The character traits that are consistent across all top-performing sellers

Maybe the most common question we get in our business (from both candidates and companies) is “What makes a great SDR?”

With a name like “topsdrs” we’re required to have a strong opinion on this, but it’s taken me a surprisingly long time to synthesize my thoughts on what legitimately separates the best candidates from the average. 

Everyone in the industry has a slightly different opinion on this, and every business has a slightly different need, but I believe there are a few foundational elements that are constant across all great sellers and are relevant regardless of the business.

The first is obvious but necessary - you have to exceed a minimum IQ/EQ threshold. This piece is untrainable. You need to have the intellectual firepower to deeply understand your own product, to develop/execute/adapt your outbound strategy, and to communicate to your client base. Closely related to this is your emotional intelligence. Obviously relationships are everything in this business - without an ability to connect with and to influence your clients and, importantly, your internal stakeholders, you will not go far in sales. 

The next piece I constantly refer back to as possibly the most important character trait is intentionality. I find this in every single one of our highest performing candidates. They are not drifting through life. They are deeply considering why they’re doing what they’re doing and have done so consistently throughout their life. These reps have spent the most time developing an opinion on why they want to go into sales, why they’re pursuing early stage businesses, and why they are bought into the specific companies they’re applying to. These are obvious variables to have opinions on, but the depth of thought and the conviction is the differentiator here - and to someone who interviews hundreds of candidates - it is an easy variable to assess. 

The last indicator of an outlier candidate is a track record of high-performance. The category in which you’re a high-performer is completely irrelevant, but there have to be signals that you’ve overperformed in whatever you chose to pursue. We’ve placed competitive dancers, chess players, musicians, actors, linguists, and of course, a lot of Ivy League rowers (sorry I’m obligated to plug the rowing community).

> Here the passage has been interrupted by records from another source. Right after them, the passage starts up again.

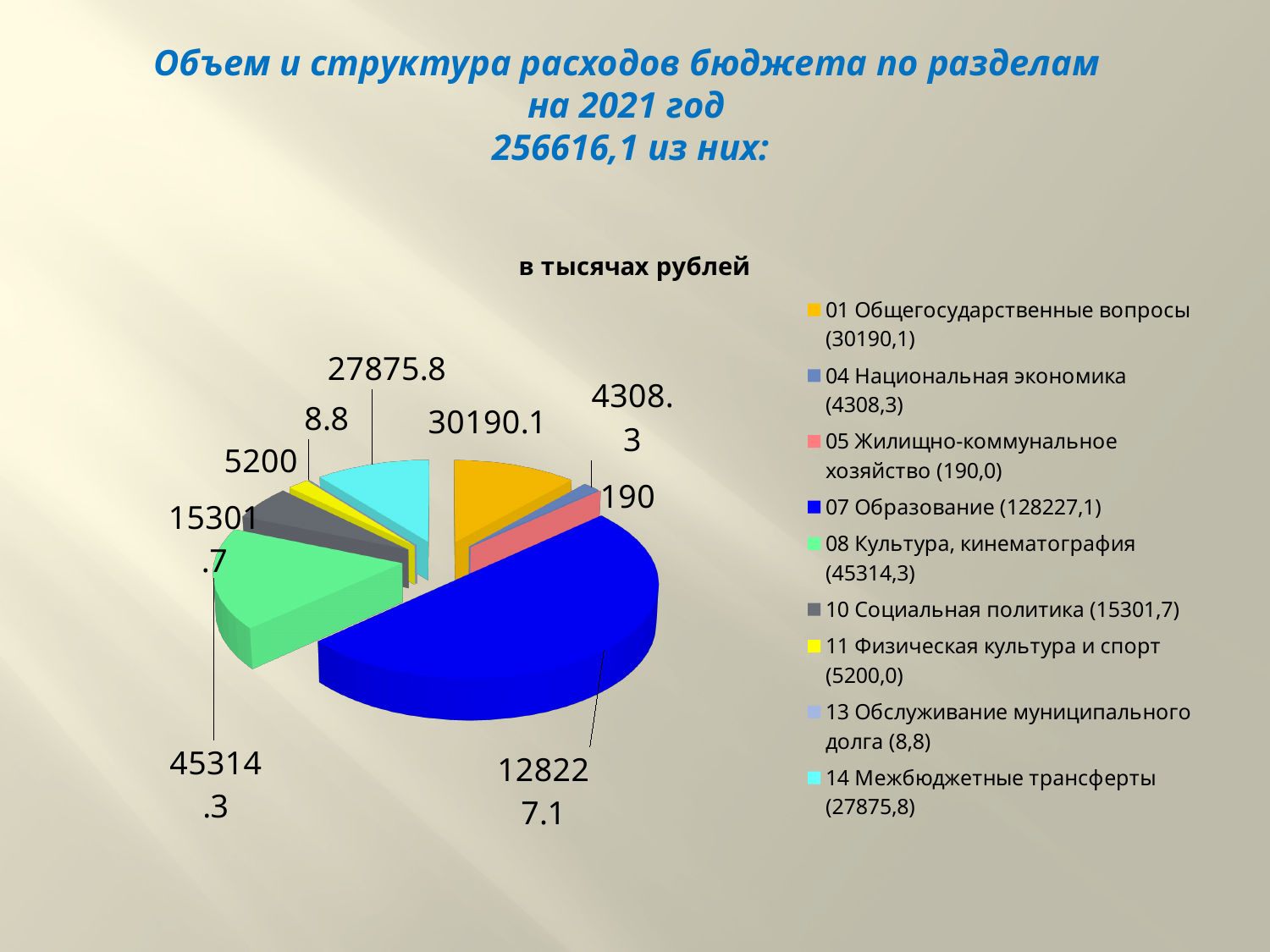
What is the difference between 08 Культура, кинематография and 10 Социальная политика? 30012.6 Which is larger: 01 Общегосударственные вопросы or 14 Межбюджетные трансферты? 01 Общегосударственные вопросы How many categories does the pie chart have? 9 Which category has the largest slice of the pie? 07 Образование What is the value for 05 Жилищно-коммунальное хозяйство? 190 Which category has the smallest value? 13 Обслуживание муниципального долга What kind of chart is shown on the slide? pie chart What is the value for 08 Культура, кинематография? 45314.3 What is the value for 14 Межбюджетные трансферты? 27875.8 What is the title of the chart? в тысячах рублей What is the difference between 11 Физическая культура и спорт and 05 Жилищно-коммунальное хозяйство? 5010 What is the value for 07 Образование? 128227.1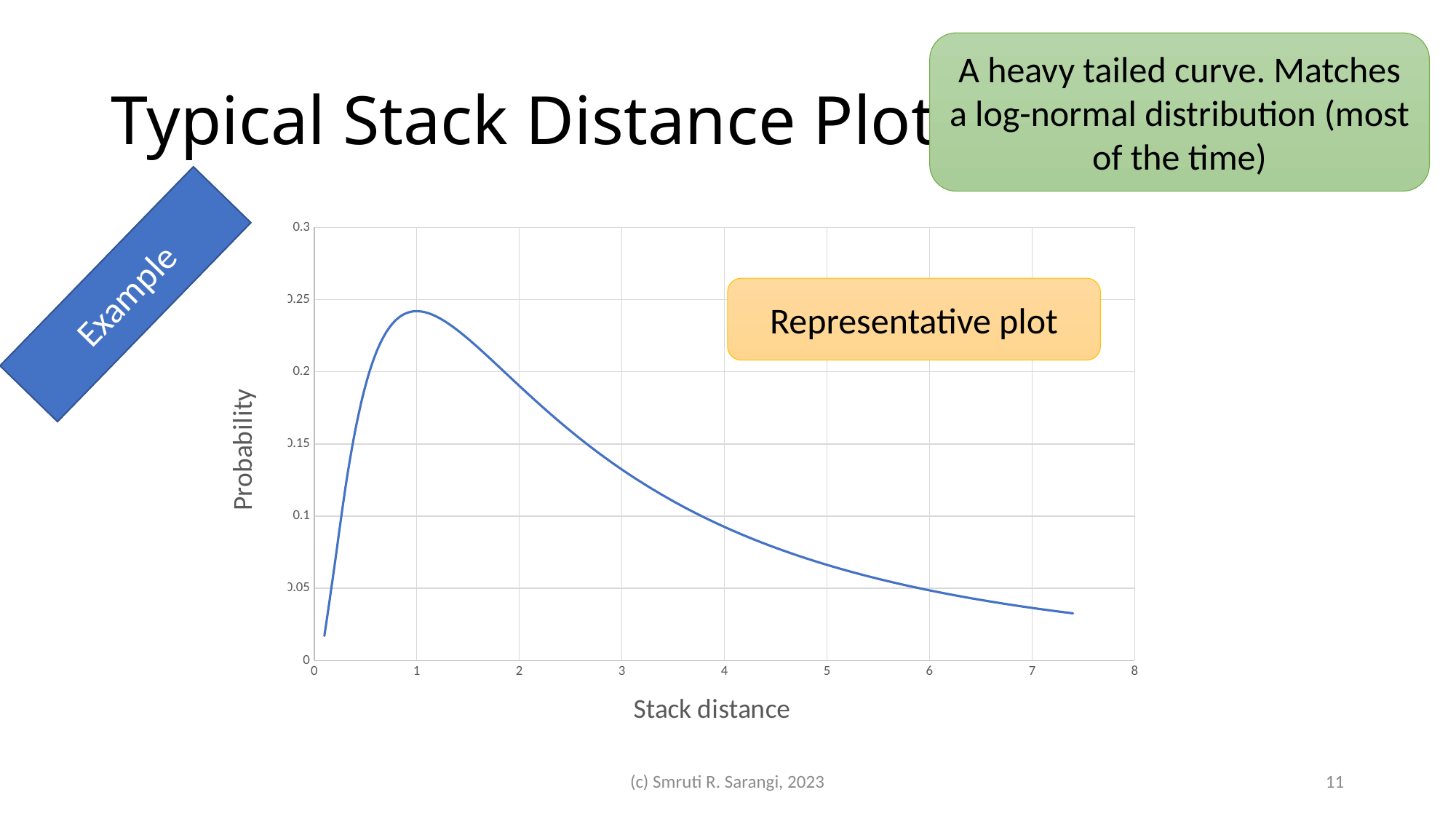
What is the title of the y axis of the chart? Probability Is the probability at stack distance 3 greater or less than 0.1? greater Is the probability at stack distance 3 greater or less than 0.15? less Is the probability at stack distance 1 greater or less than 0.25? less What kind of chart is shown on the slide? line chart Which has the higher probability: stack distance 1 or stack distance 5? stack distance 1 Does the probability rise or fall as stack distance increases from 2 to 7? fall What is the title of the x axis of the chart? Stack distance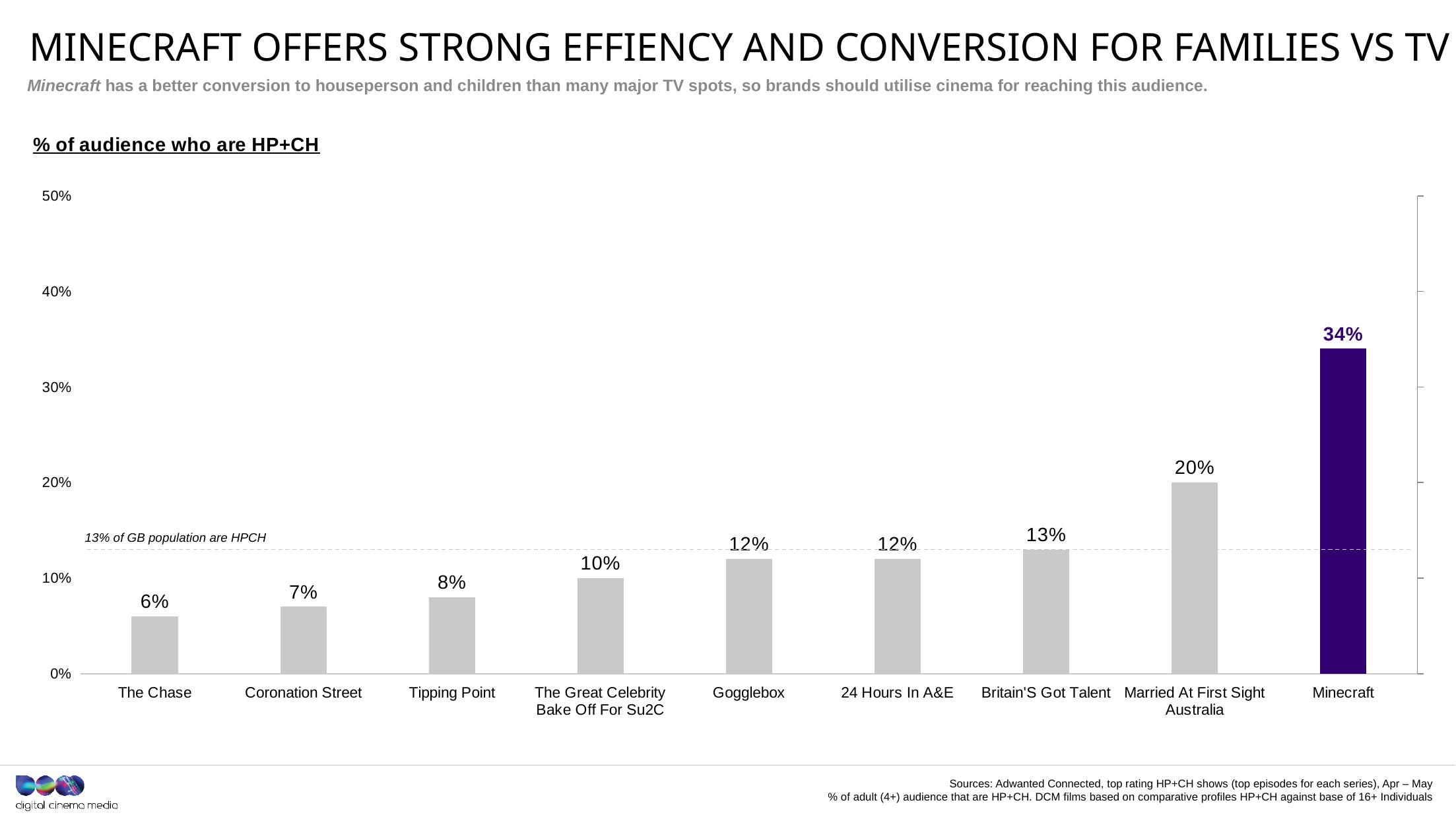
How many categories are shown on the x axis of the chart? 9 What is the value shown for The Great Celebrity Bake Off For Su2C? 10% What is the difference between the values for Britain'S Got Talent and The Chase? 7% Which category has the lowest value in the chart? The Chase Which has a higher value, Tipping Point or Gogglebox? Gogglebox Which category has the highest value in the chart? Minecraft What is the value shown for Married At First Sight Australia? 20% What is the difference between the values for Minecraft and Married At First Sight Australia? 14% What percentage of the GB population are HPCH according to the dashed reference line? 13% Is the value for Minecraft greater or less than 30%? greater What percentage of the audience for Minecraft are HP+CH? 34% What kind of chart is shown on the slide? Bar chart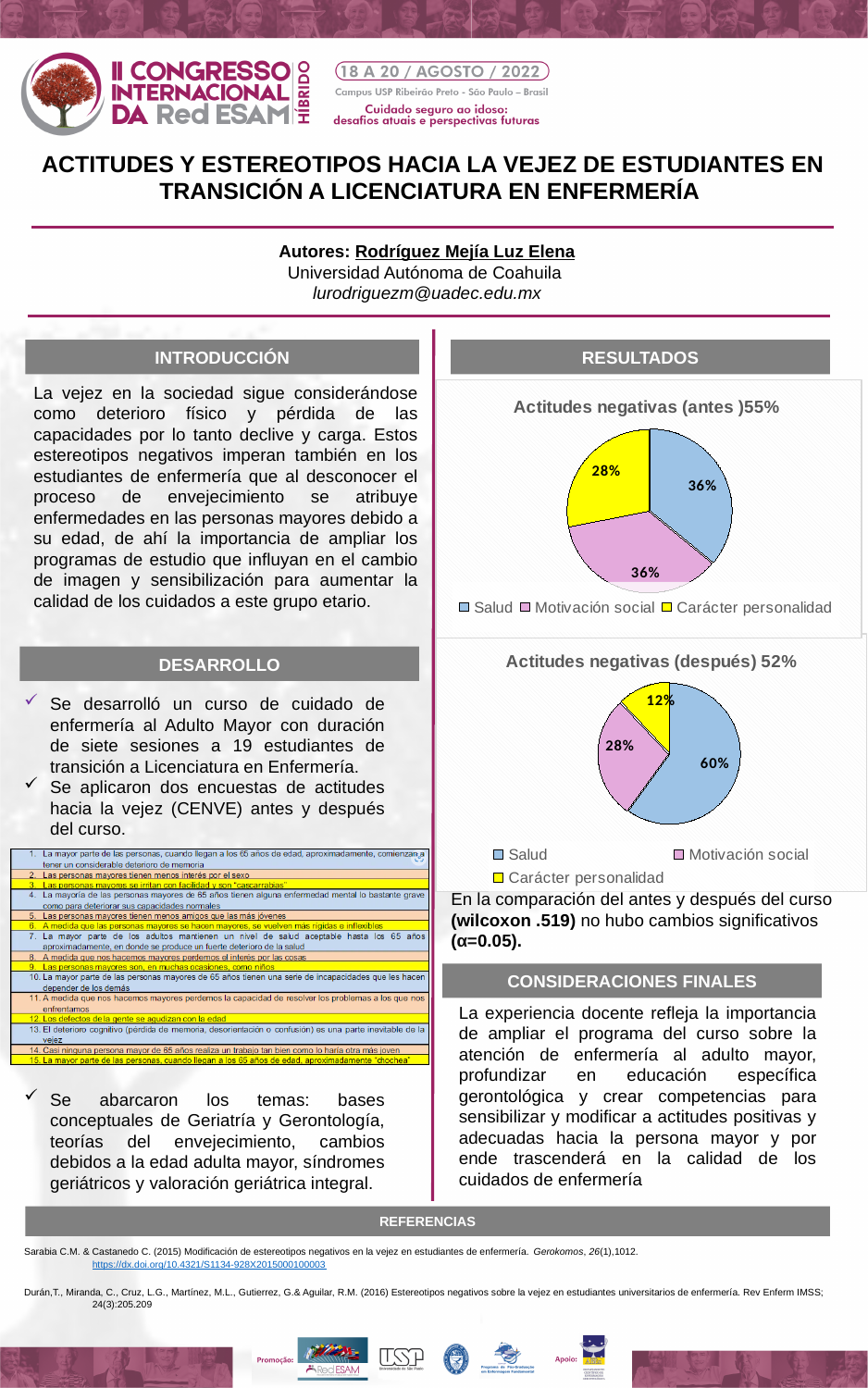
In the 'Actitudes negativas (después) 52%' chart, which category has the smallest slice? Carácter personalidad In the 'Actitudes negativas (después) 52%' chart, what is the share for Motivación social? 28% How many categories does the legend of the 'Actitudes negativas (después) 52%' chart list? 3 What type of chart is used for 'Actitudes negativas (antes )55%'? pie chart In the 'Actitudes negativas (después) 52%' chart, what is the share for Salud? 60% In the 'Actitudes negativas (antes )55%' chart, which category has the smallest slice? Carácter personalidad In the 'Actitudes negativas (después) 52%' chart, which category has the largest slice? Salud In the 'Actitudes negativas (después) 52%' chart, what is the share for Carácter personalidad? 12% In the 'Actitudes negativas (antes )55%' chart, what is the share for Salud? 36% In the 'Actitudes negativas (antes )55%' chart, what is the share for Carácter personalidad? 28% How many slices does the 'Actitudes negativas (antes )55%' pie chart have? 3 In the 'Actitudes negativas (después) 52%' chart, what is the difference between the Salud and Motivación social shares? 32%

What these people all have in common is a commitment to excellence that translates perfectly into sales (and truthfully almost any professional setting). 

I once posted a linkedin referencing a Ratatouille quote that was both kind of cringe linkedin-influencer content and also entirely relevant. It goes “Not everyone can become a great artist; but a great artist can come from anywhere”. I genuinely feel that this perfectly describes the reality of the SDR role. There is no resume indicator that will predict the next great sales-person. These people can come from legitimately any academic, extracurricular, or professional background - but there are some untrainable non-negotiables consistent across all top-performers. These are the things we look for.